- Description of the task
Set out the data below as a numbered list, one item per line, without the blank lines or the pictures.

+ + + + + + +

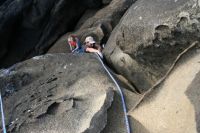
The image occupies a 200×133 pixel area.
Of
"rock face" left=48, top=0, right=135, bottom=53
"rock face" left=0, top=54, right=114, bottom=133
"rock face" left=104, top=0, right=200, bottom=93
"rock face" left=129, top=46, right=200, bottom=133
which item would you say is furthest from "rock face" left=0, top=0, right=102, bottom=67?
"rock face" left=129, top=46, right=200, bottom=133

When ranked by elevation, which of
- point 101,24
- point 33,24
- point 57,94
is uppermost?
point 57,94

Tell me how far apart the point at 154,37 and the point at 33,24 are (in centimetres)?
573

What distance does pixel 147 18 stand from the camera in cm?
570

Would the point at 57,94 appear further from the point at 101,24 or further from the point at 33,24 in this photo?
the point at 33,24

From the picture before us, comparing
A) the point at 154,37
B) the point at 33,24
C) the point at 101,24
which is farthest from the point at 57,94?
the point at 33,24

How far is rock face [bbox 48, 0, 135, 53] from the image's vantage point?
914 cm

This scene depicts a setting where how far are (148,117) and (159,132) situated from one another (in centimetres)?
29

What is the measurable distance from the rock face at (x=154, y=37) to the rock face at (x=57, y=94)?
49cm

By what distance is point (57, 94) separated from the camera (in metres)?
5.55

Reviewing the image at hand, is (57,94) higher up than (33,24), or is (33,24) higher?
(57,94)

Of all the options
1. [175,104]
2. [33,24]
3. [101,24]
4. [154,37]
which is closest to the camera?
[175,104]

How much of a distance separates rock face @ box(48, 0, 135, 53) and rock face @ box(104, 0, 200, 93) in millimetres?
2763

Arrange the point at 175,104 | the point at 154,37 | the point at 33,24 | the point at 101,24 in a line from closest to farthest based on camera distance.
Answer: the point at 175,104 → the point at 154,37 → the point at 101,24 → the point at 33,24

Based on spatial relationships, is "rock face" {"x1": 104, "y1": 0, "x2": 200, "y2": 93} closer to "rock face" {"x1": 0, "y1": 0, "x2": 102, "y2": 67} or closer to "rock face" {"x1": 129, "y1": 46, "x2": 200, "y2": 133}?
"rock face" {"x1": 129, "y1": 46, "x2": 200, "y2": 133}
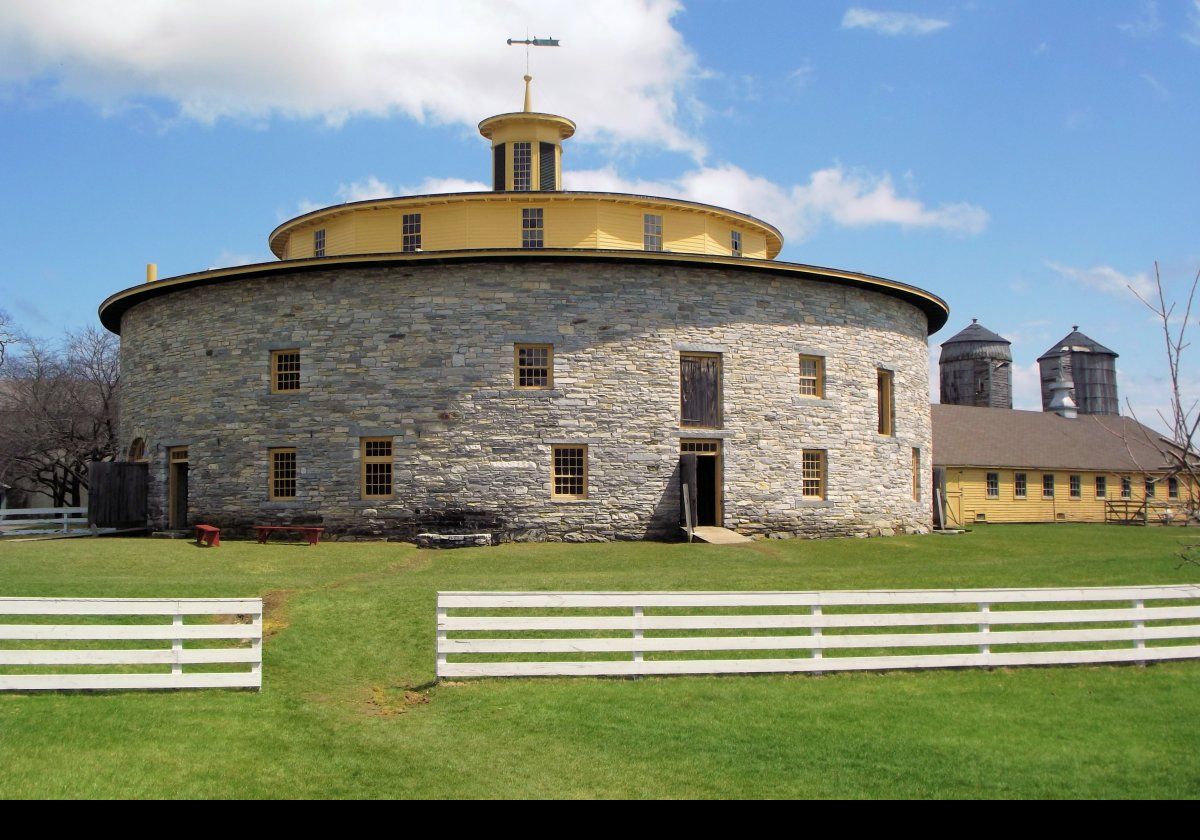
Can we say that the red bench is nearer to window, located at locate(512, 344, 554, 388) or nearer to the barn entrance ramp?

+ + + + + + +

- Exercise response
1. The image occupies a 200×133 pixel area.
2. Of
3. "rock face" left=48, top=0, right=135, bottom=53
4. "rock face" left=0, top=54, right=114, bottom=133
5. "rock face" left=104, top=0, right=200, bottom=93
6. "rock face" left=129, top=46, right=200, bottom=133
7. which item would you say is furthest from "rock face" left=0, top=0, right=102, bottom=67?
8. "rock face" left=129, top=46, right=200, bottom=133
9. When ranked by elevation, which of
10. - point 101,24
11. - point 33,24
12. - point 57,94
13. is uppermost?
14. point 57,94
15. Tell me how far apart the point at 154,37 and the point at 33,24 are (in centimetres)?
16. 573
17. What distance does pixel 147 18 stand from the camera in cm?
18. 570
19. Would the point at 57,94 appear further from the point at 101,24 or further from the point at 33,24 in this photo?
20. the point at 33,24
21. From the picture before us, comparing
22. A) the point at 154,37
23. B) the point at 33,24
24. C) the point at 101,24
25. which is farthest from the point at 57,94?
26. the point at 33,24
27. How far is rock face [bbox 48, 0, 135, 53] from the image's vantage point?
28. 914 cm
29. This scene depicts a setting where how far are (148,117) and (159,132) situated from one another (in centimetres)?
30. 29
31. What is the measurable distance from the rock face at (x=154, y=37) to the rock face at (x=57, y=94)?
32. 49cm
33. By what distance is point (57, 94) separated from the camera (in metres)?
34. 5.55
35. Reviewing the image at hand, is (57,94) higher up than (33,24), or is (33,24) higher?
36. (57,94)
37. Of all the options
38. 1. [175,104]
39. 2. [33,24]
40. 3. [101,24]
41. 4. [154,37]
42. which is closest to the camera?
43. [175,104]
44. How much of a distance separates rock face @ box(48, 0, 135, 53) and rock face @ box(104, 0, 200, 93) in millimetres?
45. 2763
46. Arrange the point at 175,104 | the point at 154,37 | the point at 33,24 | the point at 101,24 in a line from closest to farthest based on camera distance.
47. Answer: the point at 175,104 → the point at 154,37 → the point at 101,24 → the point at 33,24
48. Based on spatial relationships, is "rock face" {"x1": 104, "y1": 0, "x2": 200, "y2": 93} closer to "rock face" {"x1": 0, "y1": 0, "x2": 102, "y2": 67} or closer to "rock face" {"x1": 129, "y1": 46, "x2": 200, "y2": 133}?
49. "rock face" {"x1": 129, "y1": 46, "x2": 200, "y2": 133}
50. Can we say that the red bench is nearer to window, located at locate(512, 344, 554, 388) or nearer to the barn entrance ramp?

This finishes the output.